Een analoge monitor aansluiten om camerafuncties
in te stellen
Sluit een standaard videomonitor aan op het systeem om de kwaliteit
van het videobeeld aan te passen met de DIP-schakelaars. De DIP-
schakelaars kunnen ook worden aangepast wanneer er een verbinding
is met het IP-systeem.
Een videomonitor aansluiten:
1. Steek de monitoruitgangskabel in de
videomonitoruitgangsconnector (zie Afbeelding 1 pagina 3).
2. Sluit de BNC-kabel aan op de videomonitor.
3. Stel de DIP-schakelaars in op de gewenste stand.
Camerafuncties instellen
U kunt maximaal zes camerafuncties instellen met de reeks DIP-
schakelaars aan de achterzijde van de camera. Afbeelding 6 op pagina
10 toont de indeling van de DIP-schakelaars.
Witbalans (WB)
White balance (Witbalans) vertelt de camera hoe de kleur wit eruit ziet.
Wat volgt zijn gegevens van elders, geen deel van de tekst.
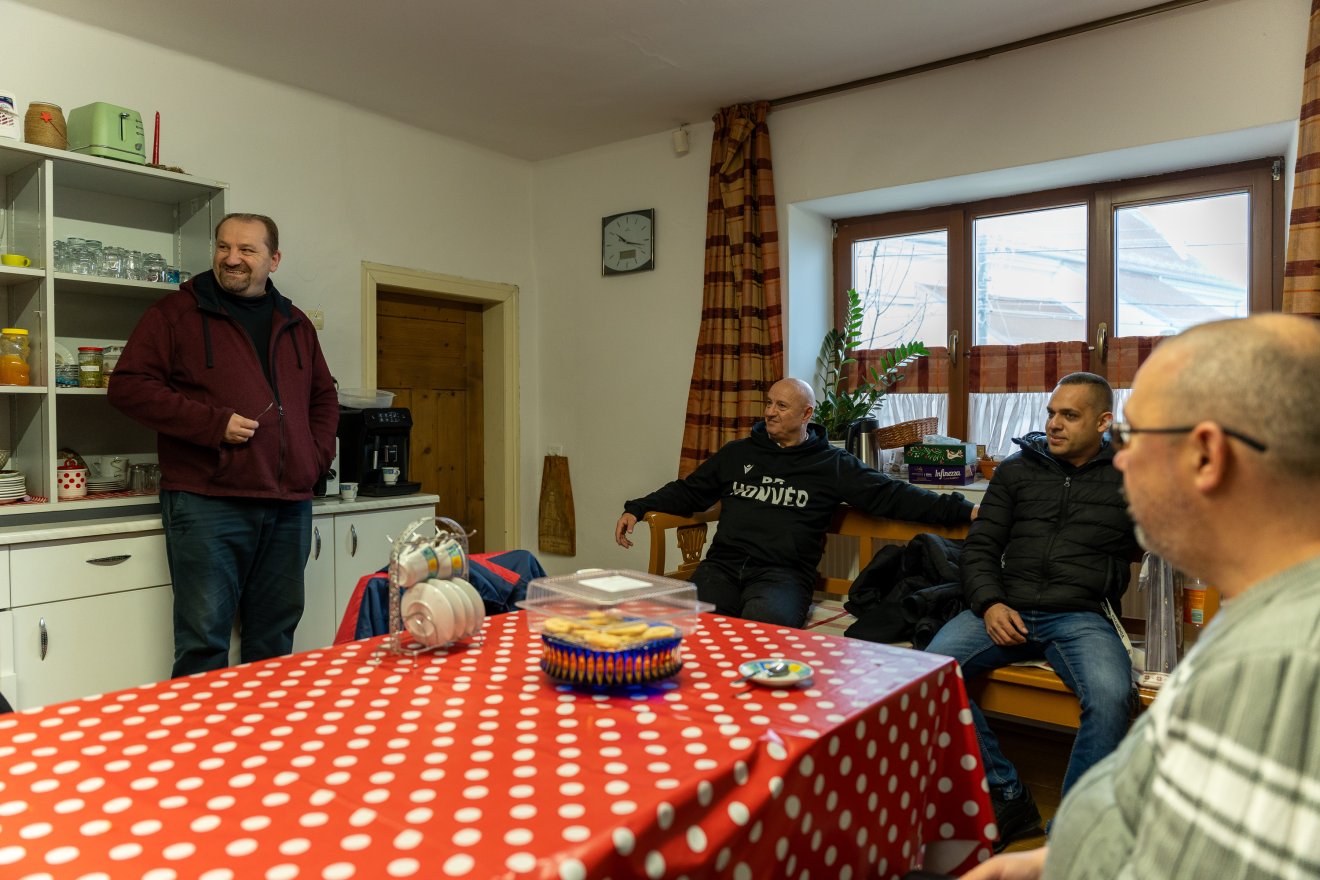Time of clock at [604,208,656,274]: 10:17
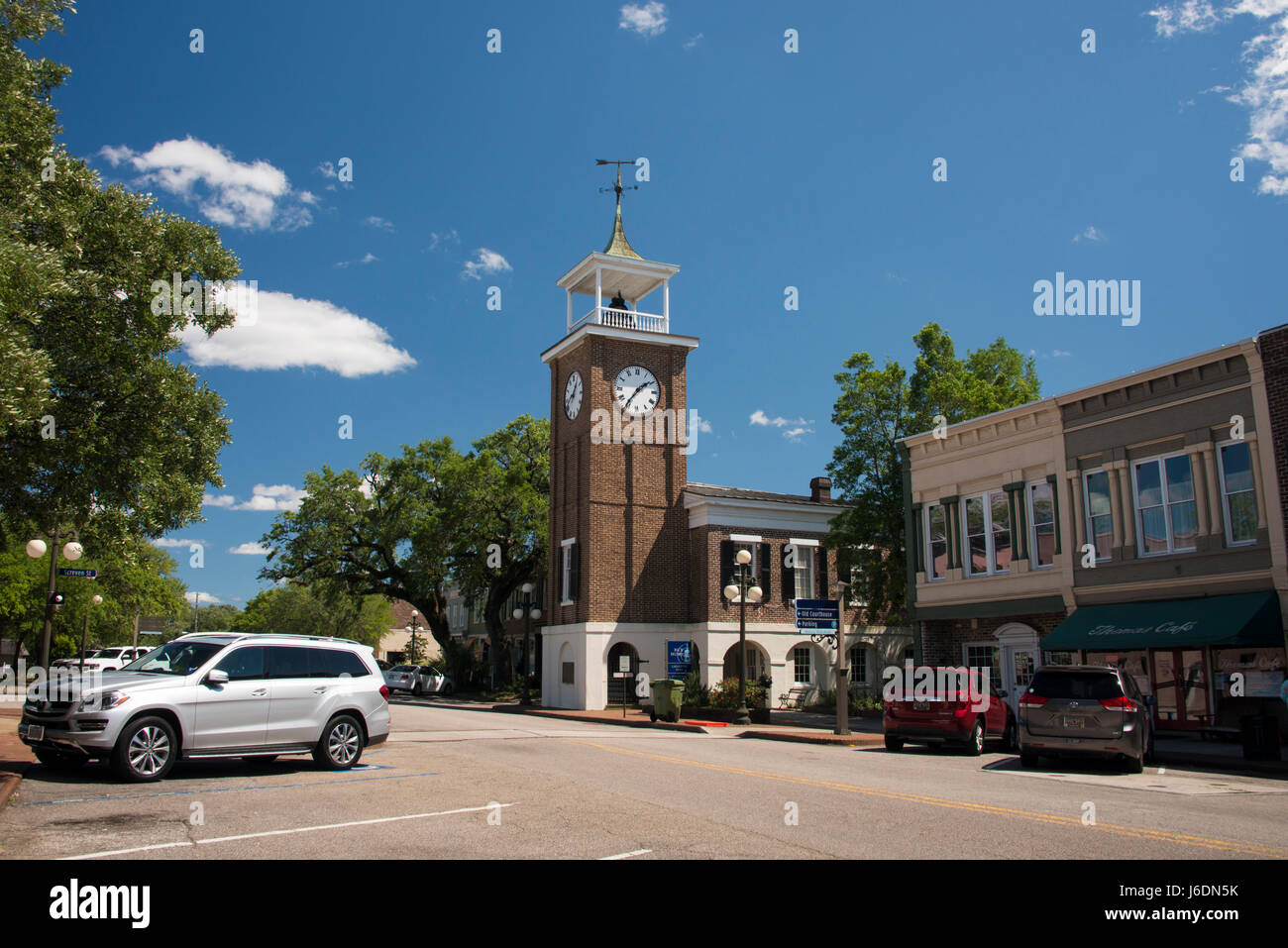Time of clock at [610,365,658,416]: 1:36
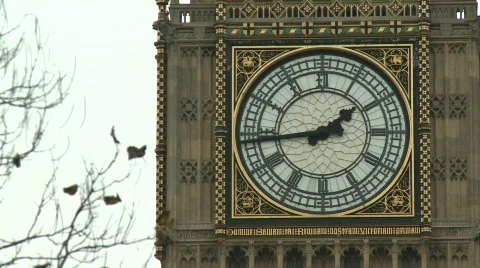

Op basis van deze informatie geeft de camera vervolgens alle kleuren
correct weer.
Er zijn twee methoden om de witbalans te bepalen:
•
ATW (auto tracking white balance: witbalans automatisch
traceren). De gebruikte waarde is afhankelijk van de geselecteerde
lichtconditie. Het zorgt voor een betrouwbare kleurenreproductie
wanneer lichtomstandigheden regelmatig veranderen.
•
PTL (push-to-lock white balance: drukken voor vergrendelen
witbalans). Witbalans wordt vastgezet op het moment dat de
DIP-schakelaar in de stand ON wordt gezet.
Tegenlichtcompensatie (BLC)
De tegenlichtcompensatiefunctie verbetert de beeldkwaliteit wanneer
het licht in de achtergrond fel is. Hiermee wordt voorkomen dat het
object in het midden te donker is weergegeven.